In the crucifixion account, Jesus is progressing toward a physical death. Symbollically, the pilgrim is moving away from death, and its associate fears and fetters, and moving ever closer to that which never dies. The seventh station is a difficult place, as it lies far from any familiar shore. Here is the desolate and terrifying dark night of the soul, where all the pilgrim can do is trust; there is no other action possible. The seventh station is death–and here one realizes that death isn’t a beginning or an end, but a middle. Its forbidding terrain must be traversed to reach liberation and the realization of everlasting life.

In the biblical account, Jesus has fallen a second time. The bronze sculpture shows Jesus on the ground, holding himself up with one  hand, his guards hoisting him by the rope around his waist. Christ’s focus is at the ground where his hand is supporting his weight. He is not looking forward, or behind him, but directly at the ground where he’s stopped. His attention is in the moment.

The isolation around this station is indicated by its number, Seven, which is the number of sanctuary and solitude.  This is when one must search within to find that safe and constant place. For some, that place may be prayer, for others, it might be lucidity or awakening, and for yet others, love is their salvation. Perhaps, all of these at different times help each of us through the dark night of the soul. The seventh, or crown chakra located on top of the head, is concerned with assimilation, wisdom, and the unmistakable connection with Source, God, Divinity, Spirit.

The seventh station is where we process everything that has either happened to us, or at least those things that have impacted us in a meaningful way–both traumas and blessings. We are in a state of deep introspection having just come from the sixth station, and if we allow, a divine light illuminates our circumstance.
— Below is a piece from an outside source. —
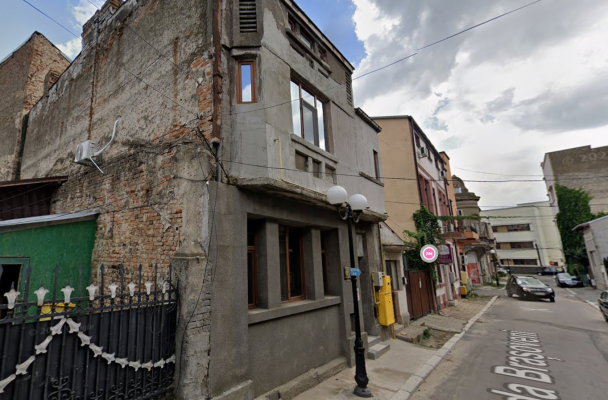 Cotă 3/8 din imobil – Apartament 2 camere, beci, terasă și teren intravilan, Municipiul Brăila, jud. Brăila BTM3035277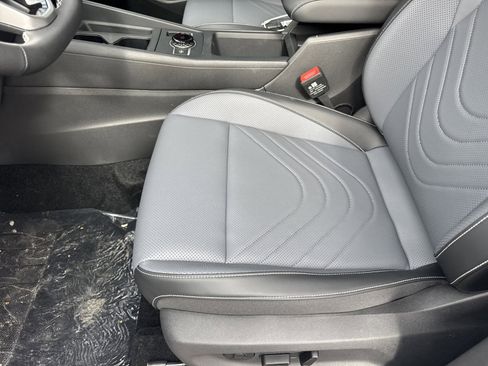 New 2026 Volkswagen Tiguan SE image 14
The illusions of fear, separation, and all those things which have overwhelmed or oppressed us up until now have been exposed as just that–illusions.

I realized one day as I meditated on Jesus’ second fall, noticing the guards and handlers around him, that he was never alone on the way to Calvary. The persons most invested in his reaching that last hill were his enemies. As gruesome and tortuous as his death would be, it would change the lives of millions of people for generations to come. Whether one agrees with Christian idealogy or not, that Jesus’ destiny manifested  exactly the way it did would be crucial. How can any of us know whether a difficult situation will affect our futures or anothers in a beneficial,  or even a momentous way? Certainly, if left to our own devices, we wouldn’t walk the hard path. Do you think that those who love us would let us travail and suffer? Mary would have plucked her son out of harm’s way, sacrificing herself, but the Roman guards kept close to their prisoner, and kept a watchful eye on the throng of supporters and onlookers as they made their way to Calvary.

It would seem that it is often our enemies, or our obstacles which propel us onward, keeping us on the path leading to our destiny. Our commrades wouldn’t let us experience pain or difficulty, so we need our ‘enemies’ in this respect. In many cultures and mythlogies, this is the role of the trickster. In fact, this was Satan’s role in the Old Testament. He was never actually called Satan, but in Hebrew he was referred to as the opponent or adversary, a foil to the righteous protaganist of a given story. So if our enemies are crucial to realizing and fulfiling our purpose, then how are we to truly regard Satan?